### GOAL
Copy out every one of the entries below word for word, and leave the pictures out of your copy.

┄┄┄┄┄┄

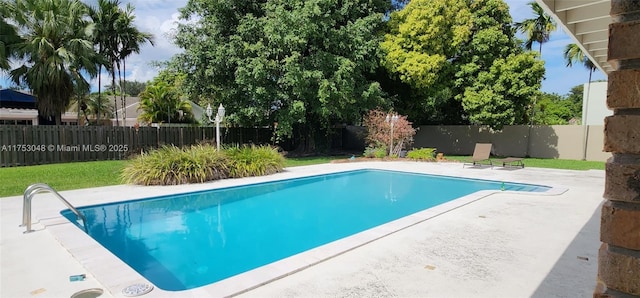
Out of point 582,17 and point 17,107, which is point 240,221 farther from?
point 17,107

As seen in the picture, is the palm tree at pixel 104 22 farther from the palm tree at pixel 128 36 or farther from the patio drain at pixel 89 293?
the patio drain at pixel 89 293

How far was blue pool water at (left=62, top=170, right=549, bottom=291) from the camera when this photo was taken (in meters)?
5.03

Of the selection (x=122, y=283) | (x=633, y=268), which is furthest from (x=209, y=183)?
(x=633, y=268)

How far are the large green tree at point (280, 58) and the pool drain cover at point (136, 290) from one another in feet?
42.7

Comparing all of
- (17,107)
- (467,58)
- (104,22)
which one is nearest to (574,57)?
(467,58)

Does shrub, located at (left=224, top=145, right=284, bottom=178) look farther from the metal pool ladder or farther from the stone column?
the stone column

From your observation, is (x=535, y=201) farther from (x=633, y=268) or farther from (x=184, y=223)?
(x=633, y=268)

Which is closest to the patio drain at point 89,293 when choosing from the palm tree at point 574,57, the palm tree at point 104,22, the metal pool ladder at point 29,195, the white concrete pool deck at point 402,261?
the white concrete pool deck at point 402,261

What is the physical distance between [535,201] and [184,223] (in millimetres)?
7262

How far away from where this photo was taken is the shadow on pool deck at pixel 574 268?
343cm

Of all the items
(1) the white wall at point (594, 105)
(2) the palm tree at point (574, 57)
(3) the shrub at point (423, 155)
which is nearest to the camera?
(3) the shrub at point (423, 155)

┄┄┄┄┄┄

### WORKED ANSWER
Out of point 582,17 and point 17,107, which is point 240,221 farther from?
point 17,107

As seen in the picture, is the palm tree at pixel 104 22 farther from the palm tree at pixel 128 36 or farther from the patio drain at pixel 89 293?
the patio drain at pixel 89 293

How far was blue pool water at (left=62, top=170, right=549, bottom=291) from the camera when this photo was taken (in meters)?
5.03

Of the selection (x=122, y=283) | (x=633, y=268), which is furthest from (x=209, y=183)?
(x=633, y=268)

How far are the large green tree at point (280, 58) and the pool drain cover at point (136, 290) from one another in feet?
42.7

Comparing all of
- (17,107)
- (467,58)
- (104,22)
which one is nearest to (574,57)?
(467,58)

Does shrub, located at (left=224, top=145, right=284, bottom=178) look farther from the metal pool ladder or farther from the stone column?
the stone column

From your observation, is (x=535, y=201) farther from (x=633, y=268) or farther from (x=184, y=223)?
(x=633, y=268)

Which is closest to the patio drain at point 89,293 when choosing from the palm tree at point 574,57, the palm tree at point 104,22, the metal pool ladder at point 29,195, the white concrete pool deck at point 402,261?
the white concrete pool deck at point 402,261

What is the physical distance between [535,201] and [184,223] (in millimetres)?
7262

How far away from where this photo was taken is the shadow on pool deck at pixel 574 268?
343cm

Of all the items
(1) the white wall at point (594, 105)
(2) the palm tree at point (574, 57)
(3) the shrub at point (423, 155)
which is nearest to the camera?
(3) the shrub at point (423, 155)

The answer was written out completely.